[The data]:

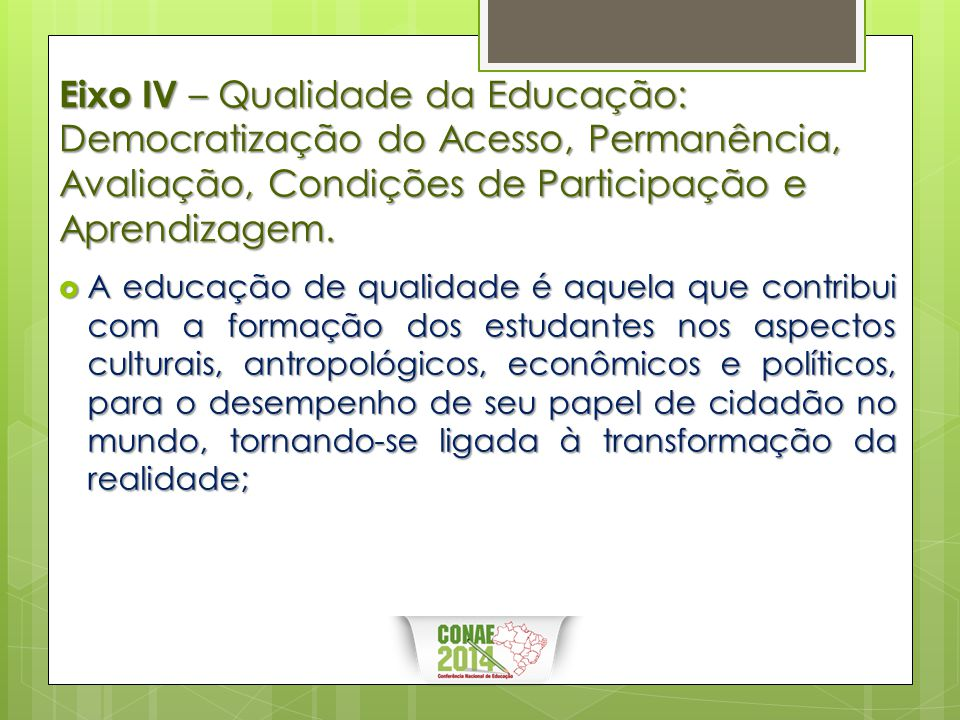 Eixo IV – Qualidade da Educação: Democratização do Acesso, Permanência, Avaliação, Condições de Participação e Aprendizagem.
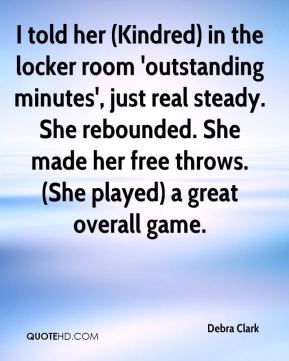 Debra Clark - I told her (Kindred) in the locker room 'outstanding minutes', just real steady. She rebounded. She made her free throws. (She played) a great overall game.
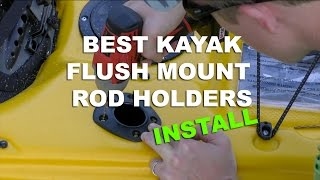 NEW Kayak Flush Mount Rod Holders & How to Install Them!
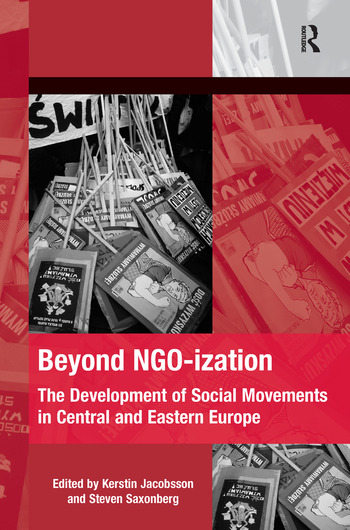 Beyond NGO-ization The Development of Social Movements in Central and Eastern Europe book cover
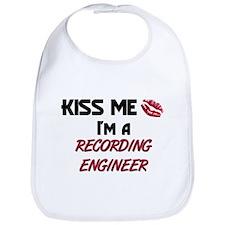 Kiss Me I'm a RECORDING ENGINEER Bib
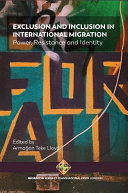 Exclusion and Inclusion in International Migration: Power, Resistance and Identity [Pdf/ePub] eBook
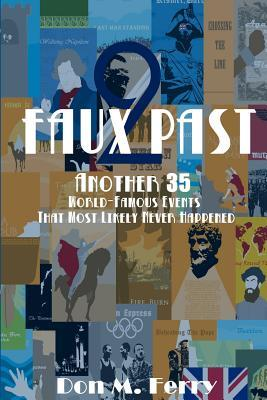 Faux Past 2: Another 35 World-Famous Events That Most Likely Never Happened  by  Don M. Ferry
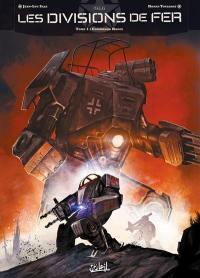 Les divisions de fer. Volume 1, Commando rouge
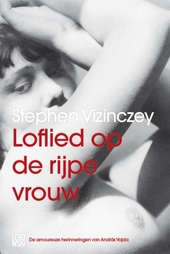 Loflied op de rijpe vrouw : de amoureuze herinneringen van András Vajda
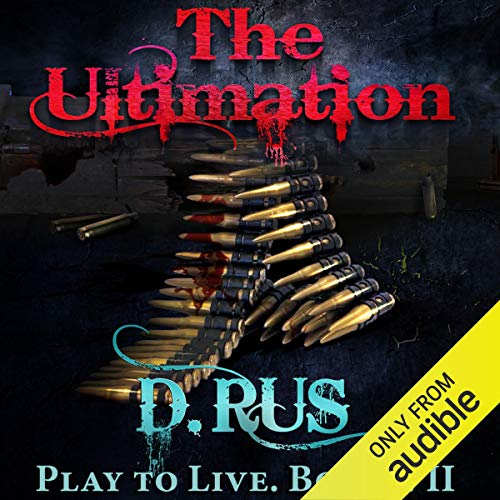 The Ultimation: Play to Live, Book 7 cover art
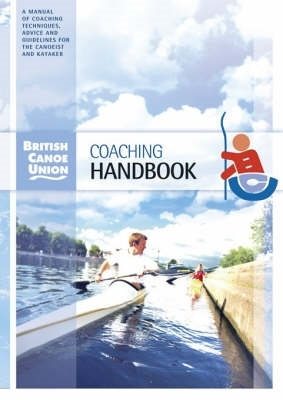British Canoe Union,British Canoe Union Coaching Handbook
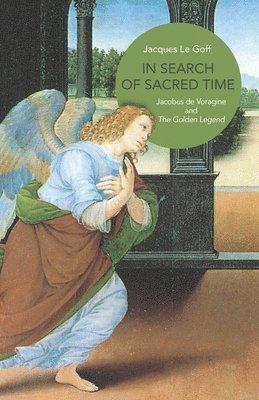 bokomslag In Search of Sacred Time: Jacobus de Voragine and the Golden Legend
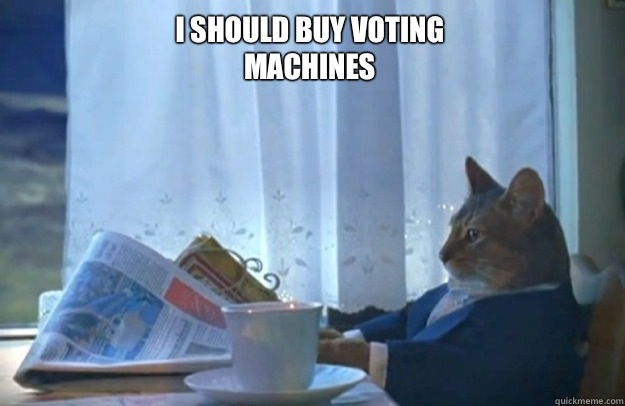 i should buy voting machines - Sophisticated Cat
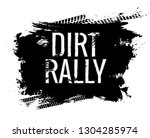 dirt rally road track tire... | Shutterstock .eps vector #1304285974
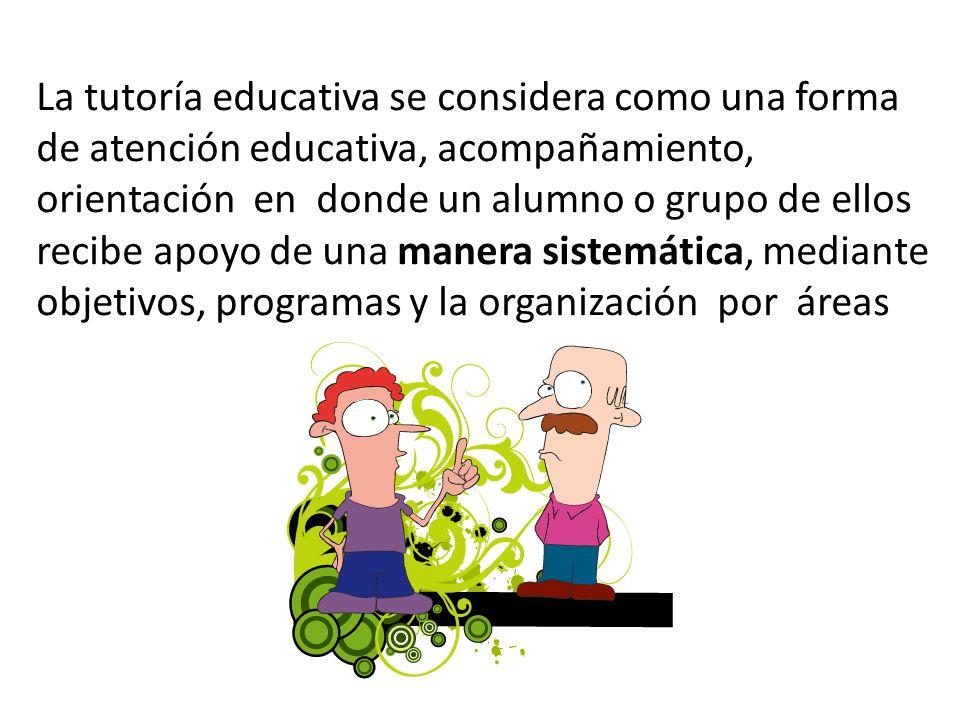 La tutoría educativa se considera como una forma de atención educativa, acompañamiento, orientación en donde un alumno o grupo de ellos recibe apoyo d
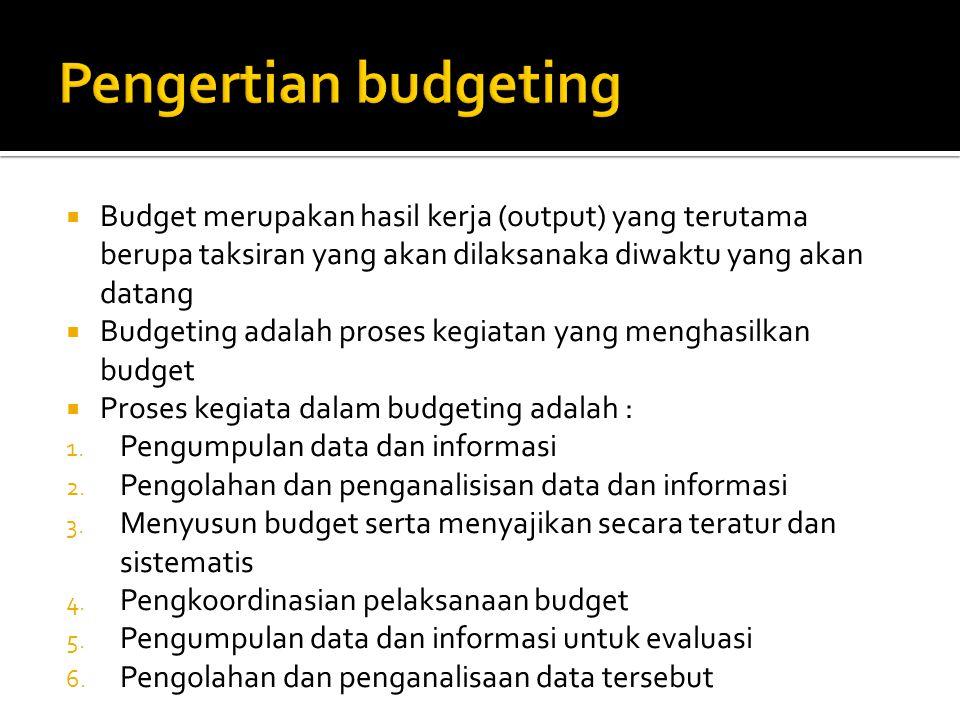  Budget merupakan hasil kerja (output) yang terutama berupa taksiran yang akan dilaksanaka diwaktu yang akan datang  Budgeting adalah proses kegiatan yang menghasilkan budget  Proses kegiata dalam budgeting adalah : 1.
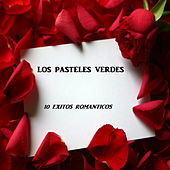 Play & Download 10 Exitos Romanticos by Los Pasteles Verdes | Napster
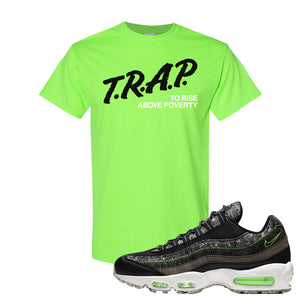 Air Max 95 Black / Electric Green T Shirt | Trap To Rise Above Poverty, Neon Green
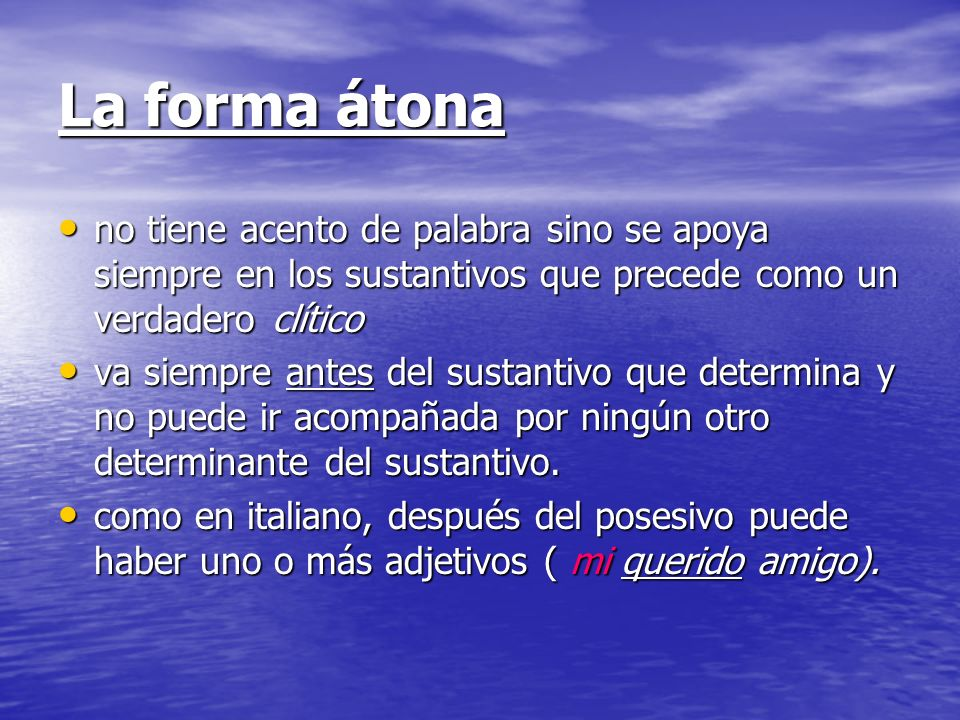 La forma átonano tiene acento de palabra sino se apoya siempre en los sustantivos que precede como un verdadero clítico.
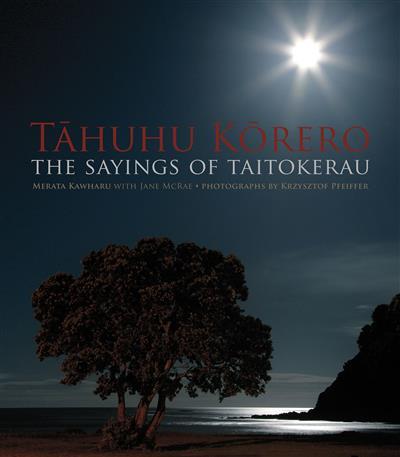 Tahuhu Korero: The Sayings of Taitokerau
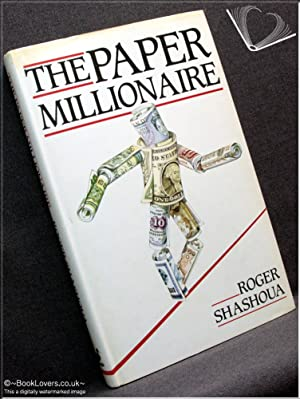 The Paper Millionaire: Roger Shashoua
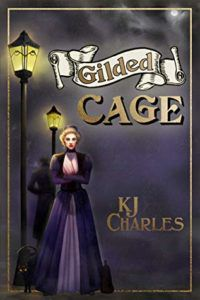 Gilded Cage by KJ Charles book cover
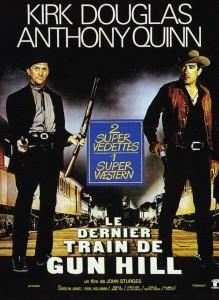 """Affiche du film """"Le dernier train de Gun Hill"""""""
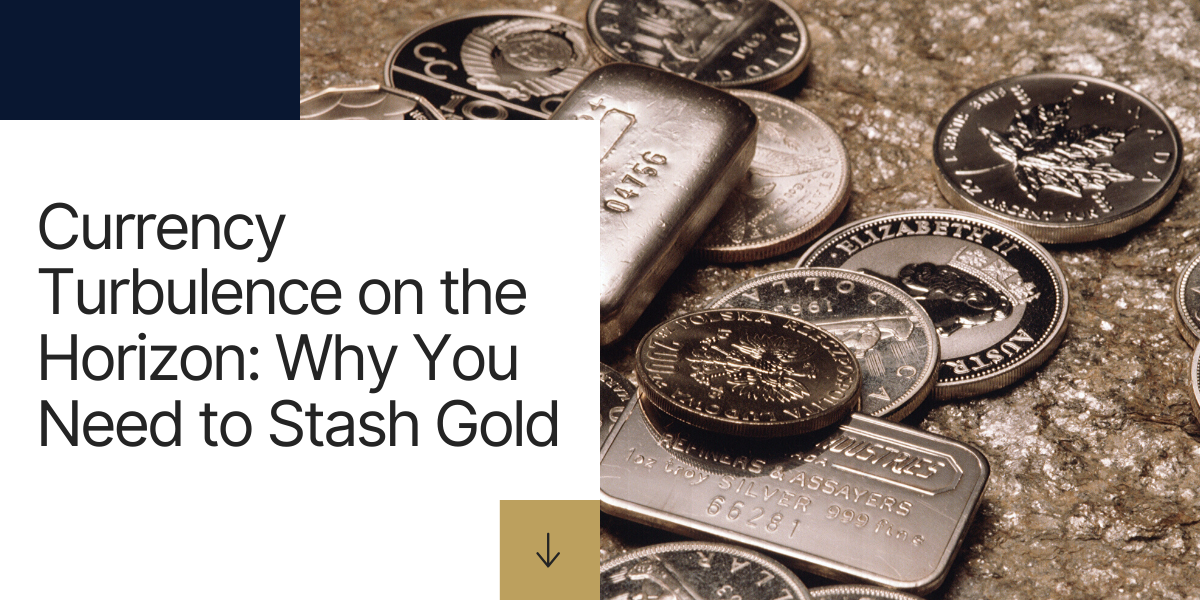 Currency-Turbulence-on-the-Horizon-Why-You-Need-to-Stash-Gold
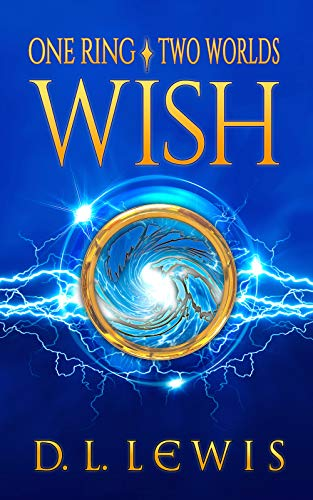 Wish by D. L. Lewis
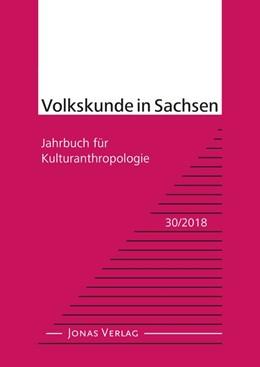 Abbildung von Volkskunde in Sachsen 30/2018   1. Auflage   2018   beck-shop.de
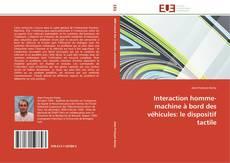 Couverture de Interaction homme-machine à bord des véhicules: le dispositif tactile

[Exercise aim]: The copy must start at the line containing "Budget merupakan hasil" and end at the last line of the records, matching each line exactly and holding no pictures.

[The completed task]:
  Budget merupakan hasil kerja (output) yang terutama berupa taksiran yang akan dilaksanaka diwaktu yang akan datang  Budgeting adalah proses kegiatan yang menghasilkan budget  Proses kegiata dalam budgeting adalah : 1.
 Play & Download 10 Exitos Romanticos by Los Pasteles Verdes | Napster
 Air Max 95 Black / Electric Green T Shirt | Trap To Rise Above Poverty, Neon Green
 La forma átonano tiene acento de palabra sino se apoya siempre en los sustantivos que precede como un verdadero clítico.
 Tahuhu Korero: The Sayings of Taitokerau
 The Paper Millionaire: Roger Shashoua
 Gilded Cage by KJ Charles book cover
 """Affiche du film """"Le dernier train de Gun Hill"""""""
 Currency-Turbulence-on-the-Horizon-Why-You-Need-to-Stash-Gold
 Wish by D. L. Lewis
 Abbildung von Volkskunde in Sachsen 30/2018   1. Auflage   2018   beck-shop.de
 Couverture de Interaction homme-machine à bord des véhicules: le dispositif tactile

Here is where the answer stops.